Diese lokale Datenverarbeitung hilft zukünftigen Raumfahrzeugen zudem direkt bei der Navigation im Weltall. Ein intelligenter Satellit registriert gefährlichen Weltraumschrott in seiner Flugbahn ohne jegliche Verzögerung und berechnet völlig selbstständig ein passendes Ausweichmanöver.

Für solche speziellen Aufgaben bietet Nvidia die kompakten Hardware-Plattformen IGX Thor und Jetson Orin an.
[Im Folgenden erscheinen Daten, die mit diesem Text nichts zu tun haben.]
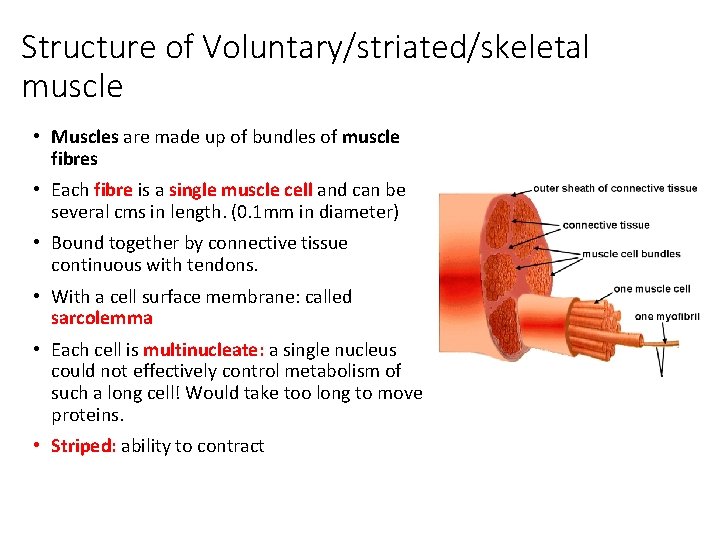 Structure of Voluntary/striated/skeletal muscle

• Muscles are made up of bundles of muscle fibres

• Each fibre is a single muscle cell and can be several cms in length. (0.1mm in diameter)

• Bound together by connective tissue continuous with tendons.

• With a cell surface membrane: called sarcolemma

• Each cell is multinucleate: a single nucleus could not effectively control metabolism of such a long cell! Would take too long to move proteins.

• Striped: ability to contract

outer sheath of connective tissue
connective tissue
muscle cell bundles
one muscle cell
one myofibril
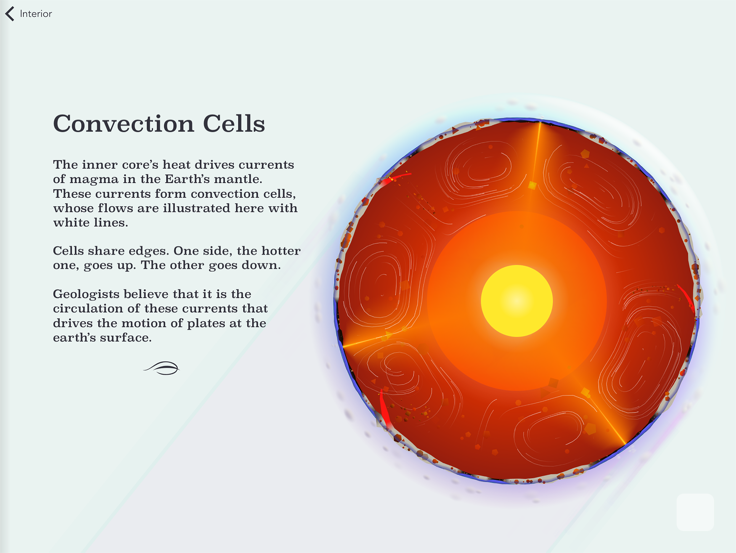 Interior

Convection Cells

The inner core's heat drives currents of magma in the Earth's mantle. These currents form convection cells, whose flows are illustrated here with white lines.

Cells share edges. One side, the hotter one, goes up. The other goes down.

Geologists believe that it is the circulation of these currents that drives the motion of plates at the earth's surface.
Beide Systeme zeichnen sich durch einen sehr geringen Stromverbrauch und eine effiziente Wärmeableitung aus. Eine hohe Energieeffizienz ist zwingend entscheidend, da die Stromversorgung über Solarzellen im Weltraum streng limitiert bleibt.

Spezial-Chip trotzt extremen Bedingungen

Gewöhnliche Server-Elektronik versagt im Weltraum oft sehr schnell durch aggressive kosmische Strahlung und ständige Temperaturschwankungen. Deshalb kündigte das Unternehmen für besonders anspruchsvolle Workloads das physikalisch gehärtete "Vera Rubin Space Module" an. Diese widerstandsfähige Hardware ist exakt auf die Anforderungen von zukünftigen orbitalen Rechenzentren zugeschnitten.
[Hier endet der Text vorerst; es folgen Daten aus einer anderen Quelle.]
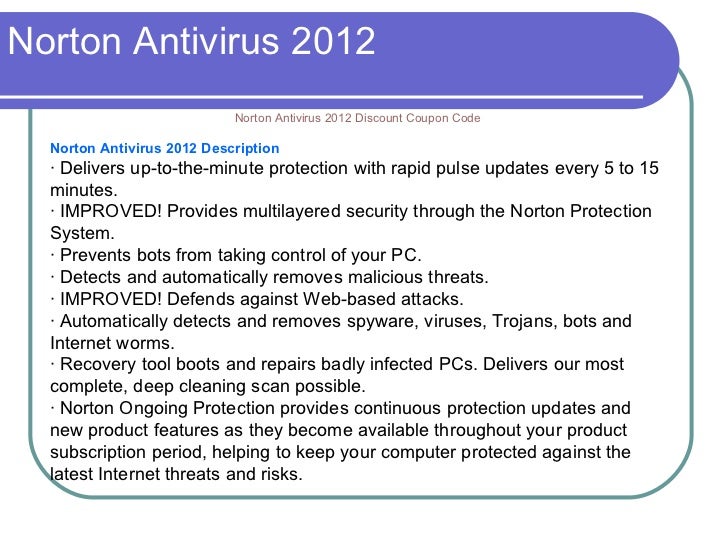 Norton Antivirus 2012

Norton Antivirus 2012 Discount Coupon Code

Norton Antivirus 2012 Description
· Delivers up-to-the-minute protection with rapid pulse updates every 5 to 15 minutes.
· IMPROVED! Provides multilayered security through the Norton Protection System.
· Prevents bots from taking control of your PC.
· Detects and automatically removes malicious threats.
· IMPROVED! Defends against Web-based attacks.
· Automatically detects and removes spyware, viruses, Trojans, bots and Internet worms.
· Recovery tool boots and repairs badly infected PCs. Delivers our most complete, deep cleaning scan possible.
· Norton Ongoing Protection provides continuous protection updates and new product features as they become available throughout your product subscription period, helping to keep your computer protected against the latest Internet threats and risks.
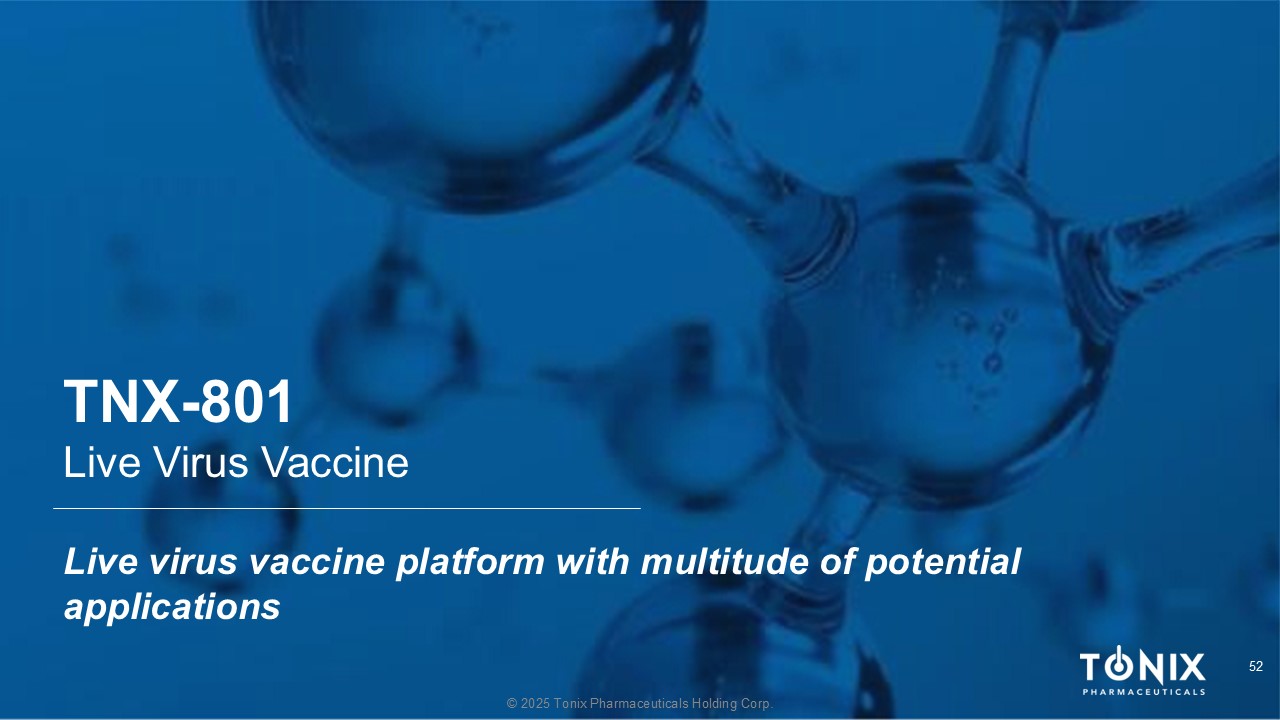 TNX-801
Live Virus Vaccine

Live virus vaccine platform with multitude of potential applications

TONIX
PHARMACEUTICALS

52

© 2025 Tonix Pharmaceuticals Holding Corp.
Das neue Modul liefert laut aktuellen Herstellerangaben bis zu 25-mal mehr KI-Compute als der bekannte High-End-Chip H100. Dadurch lassen sich künftig nicht nur fertige Modelle schnell anwenden, sondern ganze KI-Modelle direkt in der Umlaufbahn trainieren. Der direkte Einsatz von Inference und Training im Orbit senkt die Abhängigkeit von irdischen Servernetzwerken drastisch.
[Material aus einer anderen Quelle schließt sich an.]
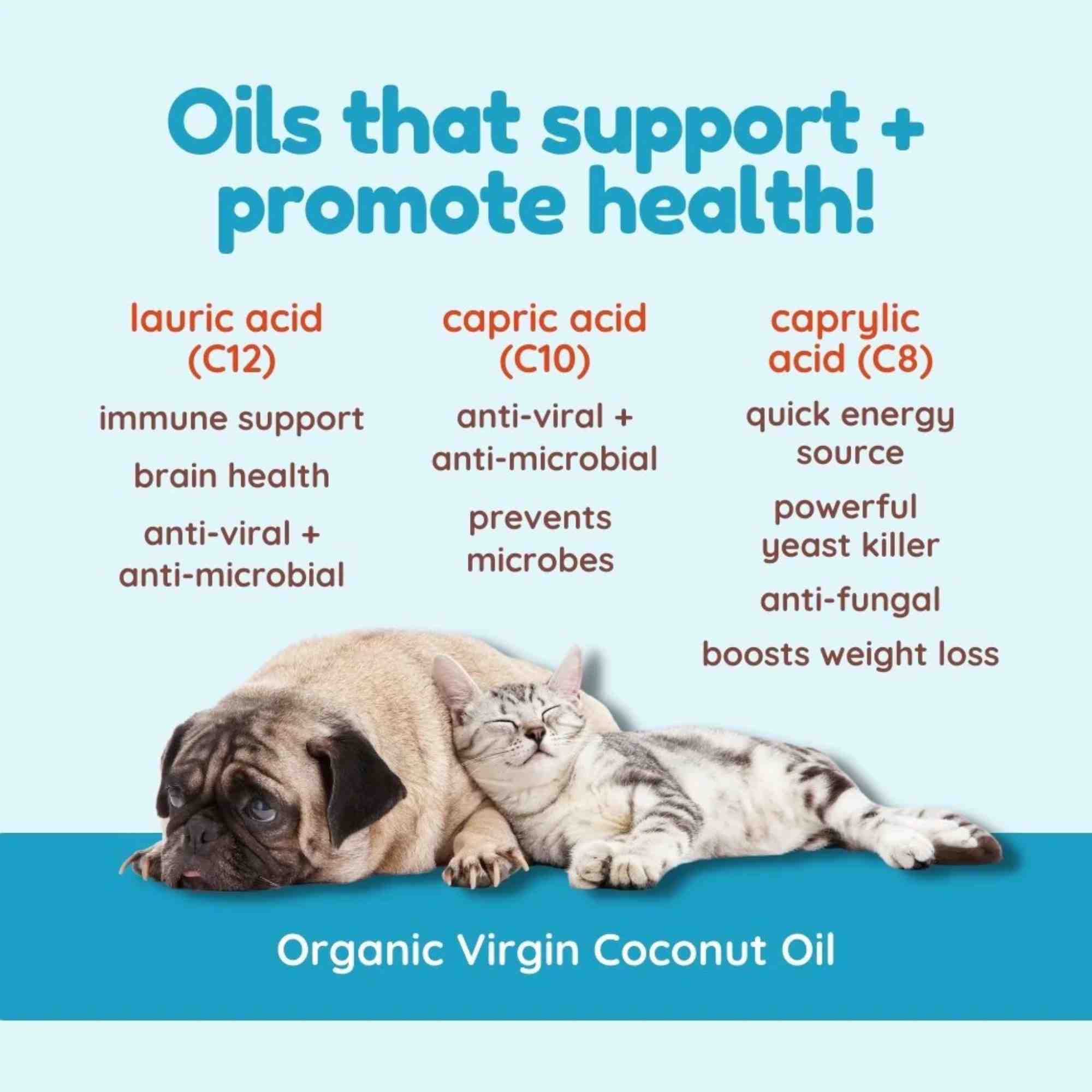 Oils that support + promote health!

lauric acid (C12)

immune support

brain health

anti-viral + anti-microbial

capric acid (C10)

anti-viral + anti-microbial

prevents microbes

caprylic acid (C8)

quick energy source

powerful yeast killer

anti-fungal

boosts weight loss

Organic Virgin Coconut Oil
Für das angekündigte Vera Rubin Space Module gibt es aktuell noch keinen konkreten Termin für den offiziellen Verkaufsstart. Die bereits breit verfügbaren kleineren Systeme untermauern jedoch den klaren Fahrplan des kalifornischen Herstellers. Der Konzern bereitet die physische Grundlage vor, um leistungsstarke Rechnernetze in den kommenden Jahren schrittweise im Weltraum zu etablieren.